**Problem statement**
Pull out the stretch of the listing from the line containing "What is the separation" through the line containing "1.10 metres", and copy those lines word for word with nothing else.

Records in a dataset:
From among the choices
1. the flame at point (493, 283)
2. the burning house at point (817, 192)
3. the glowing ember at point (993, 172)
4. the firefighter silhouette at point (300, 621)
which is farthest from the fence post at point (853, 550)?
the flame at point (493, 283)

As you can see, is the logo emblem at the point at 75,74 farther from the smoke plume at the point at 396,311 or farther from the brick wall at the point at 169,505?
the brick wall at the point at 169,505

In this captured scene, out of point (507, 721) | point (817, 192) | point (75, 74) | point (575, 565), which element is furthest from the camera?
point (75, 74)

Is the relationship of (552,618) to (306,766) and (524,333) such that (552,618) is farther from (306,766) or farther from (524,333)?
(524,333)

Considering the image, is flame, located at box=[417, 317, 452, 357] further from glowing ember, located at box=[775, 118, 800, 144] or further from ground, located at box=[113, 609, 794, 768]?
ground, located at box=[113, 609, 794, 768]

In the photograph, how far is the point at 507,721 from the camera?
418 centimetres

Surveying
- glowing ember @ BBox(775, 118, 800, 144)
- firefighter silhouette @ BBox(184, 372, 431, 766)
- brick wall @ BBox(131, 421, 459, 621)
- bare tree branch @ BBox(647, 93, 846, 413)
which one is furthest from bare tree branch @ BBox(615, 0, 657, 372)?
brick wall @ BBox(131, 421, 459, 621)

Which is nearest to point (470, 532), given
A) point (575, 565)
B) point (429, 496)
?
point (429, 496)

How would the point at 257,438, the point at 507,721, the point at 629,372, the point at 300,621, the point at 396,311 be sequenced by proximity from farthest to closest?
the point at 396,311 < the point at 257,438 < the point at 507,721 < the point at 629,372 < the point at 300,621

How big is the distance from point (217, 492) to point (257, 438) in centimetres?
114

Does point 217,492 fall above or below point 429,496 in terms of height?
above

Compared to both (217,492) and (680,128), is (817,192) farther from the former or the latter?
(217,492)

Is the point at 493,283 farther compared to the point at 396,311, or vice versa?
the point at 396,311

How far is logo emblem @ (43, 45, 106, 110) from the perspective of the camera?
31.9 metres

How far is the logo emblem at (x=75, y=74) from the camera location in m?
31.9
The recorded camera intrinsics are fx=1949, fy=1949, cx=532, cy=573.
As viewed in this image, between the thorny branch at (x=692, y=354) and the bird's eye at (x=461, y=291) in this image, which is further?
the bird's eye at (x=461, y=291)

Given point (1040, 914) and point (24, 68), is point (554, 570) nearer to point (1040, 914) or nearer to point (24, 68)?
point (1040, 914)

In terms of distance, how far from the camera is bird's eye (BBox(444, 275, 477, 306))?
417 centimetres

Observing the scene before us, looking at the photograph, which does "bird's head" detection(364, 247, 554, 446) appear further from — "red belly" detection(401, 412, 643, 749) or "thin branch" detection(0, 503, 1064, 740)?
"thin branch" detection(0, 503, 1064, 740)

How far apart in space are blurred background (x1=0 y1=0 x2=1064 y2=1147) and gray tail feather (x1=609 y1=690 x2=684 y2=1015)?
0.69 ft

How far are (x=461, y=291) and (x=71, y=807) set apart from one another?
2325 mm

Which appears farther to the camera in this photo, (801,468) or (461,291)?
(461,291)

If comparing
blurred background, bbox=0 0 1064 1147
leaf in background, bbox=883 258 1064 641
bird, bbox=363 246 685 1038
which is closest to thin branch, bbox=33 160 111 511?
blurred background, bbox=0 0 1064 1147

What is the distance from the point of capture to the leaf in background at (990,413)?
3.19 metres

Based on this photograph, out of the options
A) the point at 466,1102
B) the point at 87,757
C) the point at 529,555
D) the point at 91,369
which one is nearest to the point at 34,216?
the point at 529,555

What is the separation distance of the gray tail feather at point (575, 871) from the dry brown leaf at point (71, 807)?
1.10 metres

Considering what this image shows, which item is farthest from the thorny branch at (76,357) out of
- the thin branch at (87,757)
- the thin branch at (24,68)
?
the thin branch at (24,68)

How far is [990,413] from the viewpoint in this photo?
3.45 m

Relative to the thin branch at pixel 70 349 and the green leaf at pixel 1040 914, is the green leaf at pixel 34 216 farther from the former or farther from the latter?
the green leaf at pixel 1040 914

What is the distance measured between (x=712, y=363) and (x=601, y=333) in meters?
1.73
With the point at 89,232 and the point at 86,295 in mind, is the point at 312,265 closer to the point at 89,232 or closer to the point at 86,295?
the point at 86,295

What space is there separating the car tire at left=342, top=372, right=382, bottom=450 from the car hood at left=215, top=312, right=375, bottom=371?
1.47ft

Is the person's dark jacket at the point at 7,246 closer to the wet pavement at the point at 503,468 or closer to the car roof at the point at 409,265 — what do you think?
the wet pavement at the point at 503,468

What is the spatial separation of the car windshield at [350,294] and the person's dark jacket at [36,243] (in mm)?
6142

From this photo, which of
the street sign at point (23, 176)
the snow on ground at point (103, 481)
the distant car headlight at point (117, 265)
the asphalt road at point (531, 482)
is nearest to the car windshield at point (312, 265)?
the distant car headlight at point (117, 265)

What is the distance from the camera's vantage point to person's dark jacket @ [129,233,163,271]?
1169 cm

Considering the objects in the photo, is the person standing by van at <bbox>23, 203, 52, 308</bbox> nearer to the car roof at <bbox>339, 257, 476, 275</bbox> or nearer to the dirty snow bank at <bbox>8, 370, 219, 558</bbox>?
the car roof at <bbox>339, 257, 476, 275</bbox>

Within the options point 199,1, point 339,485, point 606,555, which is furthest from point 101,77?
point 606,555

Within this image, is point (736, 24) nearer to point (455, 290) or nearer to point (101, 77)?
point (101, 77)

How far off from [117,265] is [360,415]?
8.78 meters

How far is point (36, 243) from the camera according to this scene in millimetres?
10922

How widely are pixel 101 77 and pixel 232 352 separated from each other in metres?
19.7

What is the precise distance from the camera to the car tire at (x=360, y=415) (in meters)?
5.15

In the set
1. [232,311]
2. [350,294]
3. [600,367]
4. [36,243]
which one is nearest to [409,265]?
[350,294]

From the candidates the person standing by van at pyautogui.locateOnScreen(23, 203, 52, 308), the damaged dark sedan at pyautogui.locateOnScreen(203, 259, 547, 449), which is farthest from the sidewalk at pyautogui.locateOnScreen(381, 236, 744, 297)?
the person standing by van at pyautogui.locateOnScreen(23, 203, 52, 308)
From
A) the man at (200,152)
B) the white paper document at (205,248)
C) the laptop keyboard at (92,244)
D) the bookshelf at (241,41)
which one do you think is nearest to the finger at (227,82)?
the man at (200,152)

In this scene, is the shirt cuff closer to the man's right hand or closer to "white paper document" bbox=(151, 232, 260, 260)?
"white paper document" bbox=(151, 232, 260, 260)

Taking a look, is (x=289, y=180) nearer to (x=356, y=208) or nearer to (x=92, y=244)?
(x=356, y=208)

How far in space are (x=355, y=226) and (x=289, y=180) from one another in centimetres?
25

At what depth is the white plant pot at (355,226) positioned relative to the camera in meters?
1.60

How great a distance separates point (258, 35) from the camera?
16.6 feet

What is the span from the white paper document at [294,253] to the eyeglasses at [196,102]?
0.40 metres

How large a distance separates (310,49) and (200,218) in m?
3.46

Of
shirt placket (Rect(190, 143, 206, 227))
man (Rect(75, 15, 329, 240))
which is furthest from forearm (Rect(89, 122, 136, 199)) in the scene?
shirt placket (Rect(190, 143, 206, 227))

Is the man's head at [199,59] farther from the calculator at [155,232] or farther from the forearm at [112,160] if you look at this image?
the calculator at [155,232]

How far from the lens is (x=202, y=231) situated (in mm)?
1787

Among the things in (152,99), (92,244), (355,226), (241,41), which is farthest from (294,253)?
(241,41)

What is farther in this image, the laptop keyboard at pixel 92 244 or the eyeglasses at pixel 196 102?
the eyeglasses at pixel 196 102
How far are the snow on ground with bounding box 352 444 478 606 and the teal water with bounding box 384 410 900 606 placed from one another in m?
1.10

**Response**
What is the separation distance of the gray tail feather at point (575, 871) from the dry brown leaf at point (71, 807)?
1.10 metres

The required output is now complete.